■ 課題: 以下の資料のすべての行を、「8kg」を「3kg」に置き換えたうえで書き直してください。ほかの部分は一切変えず、画像は解答から除いてください。

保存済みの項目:
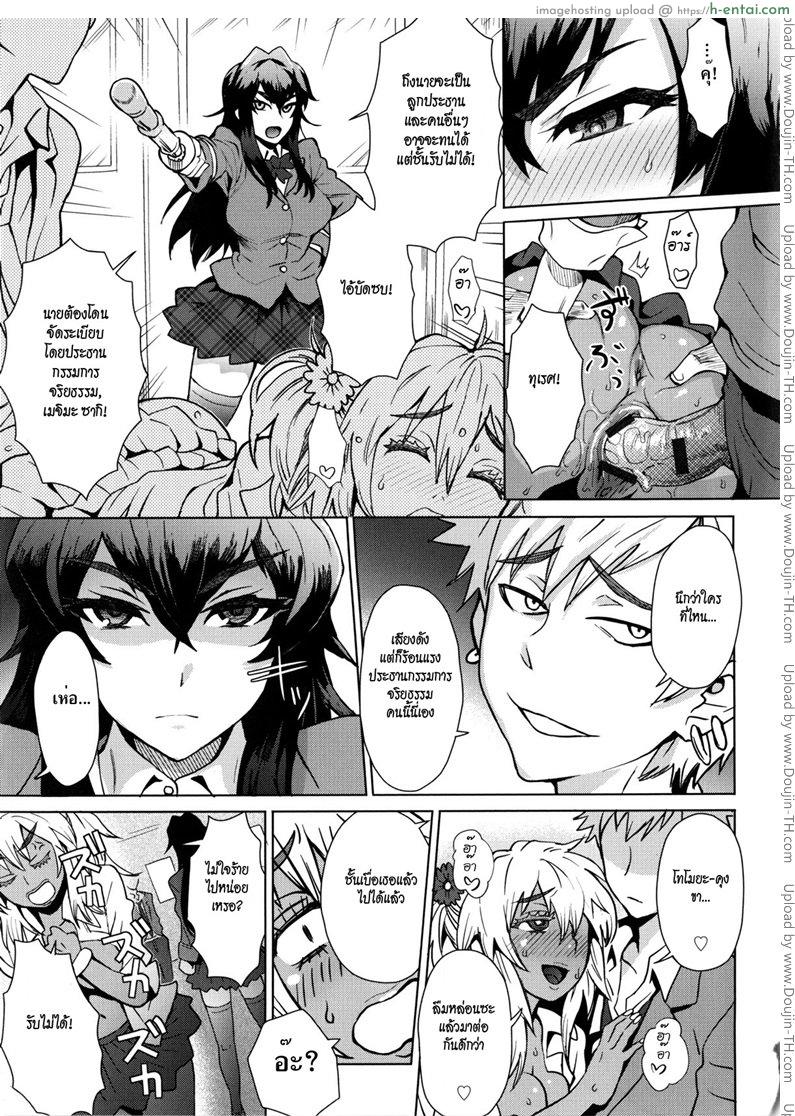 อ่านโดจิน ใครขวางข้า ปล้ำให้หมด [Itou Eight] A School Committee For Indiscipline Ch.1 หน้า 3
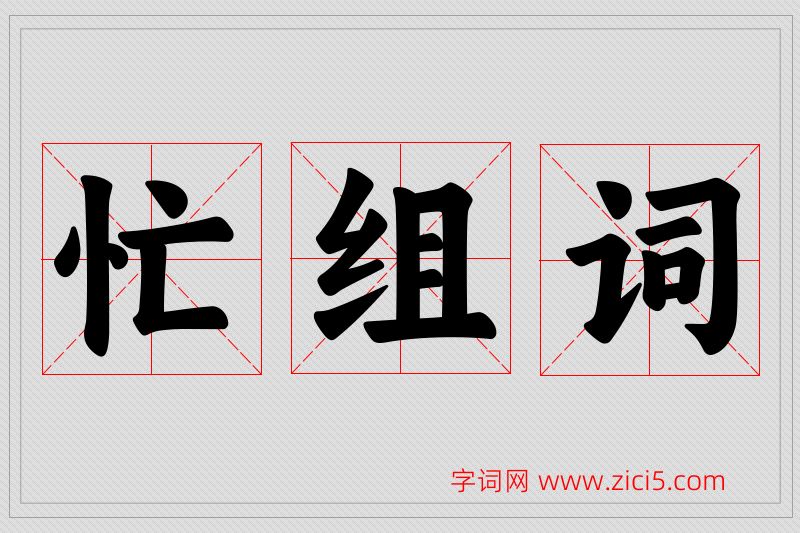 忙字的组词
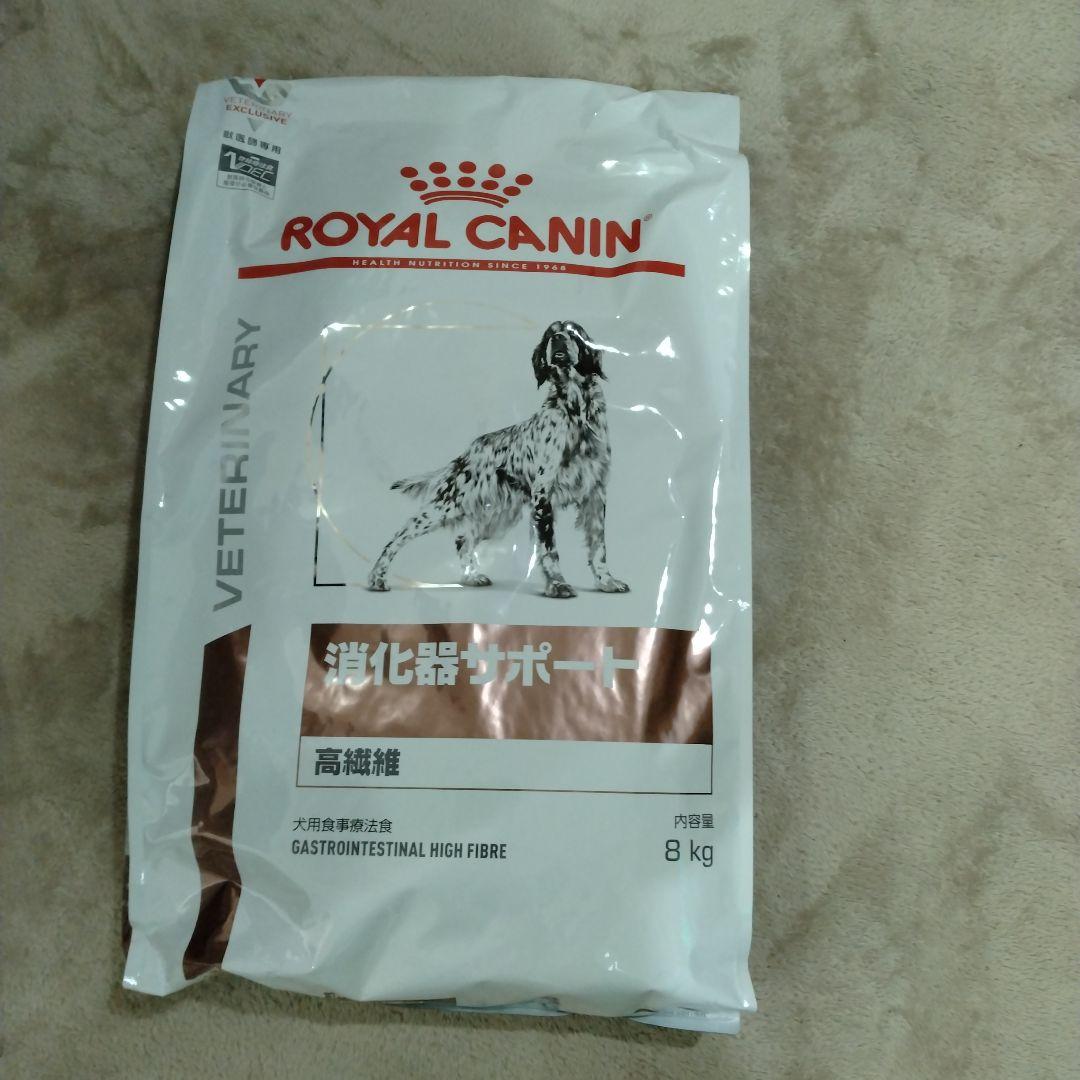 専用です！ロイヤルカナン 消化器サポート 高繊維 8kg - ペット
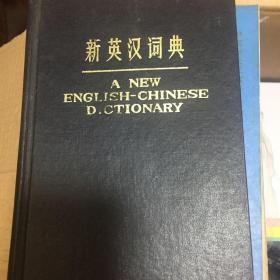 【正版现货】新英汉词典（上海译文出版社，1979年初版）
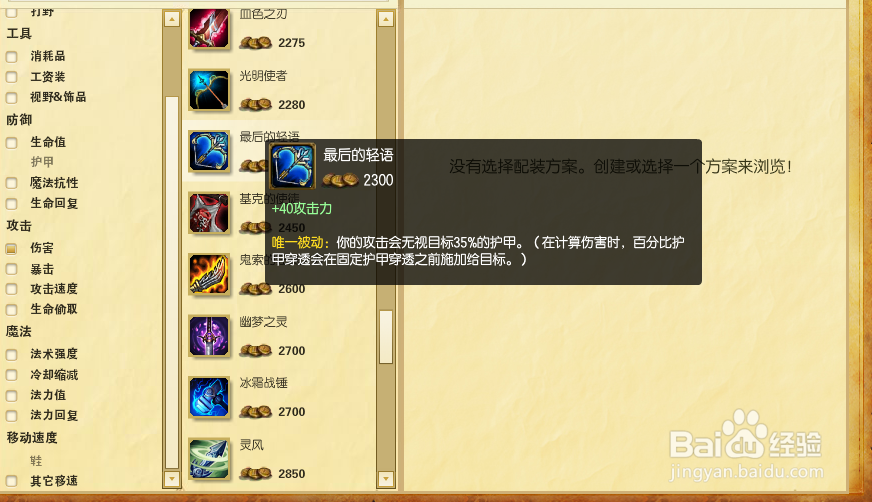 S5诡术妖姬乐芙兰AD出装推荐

■ 本課題の解答:
 อ่านโดจิน ใครขวางข้า ปล้ำให้หมด [Itou Eight] A School Committee For Indiscipline Ch.1 หน้า 3
 忙字的组词
 専用です！ロイヤルカナン 消化器サポート 高繊維 3kg - ペット
 【正版现货】新英汉词典（上海译文出版社，1979年初版）
 S5诡术妖姬乐芙兰AD出装推荐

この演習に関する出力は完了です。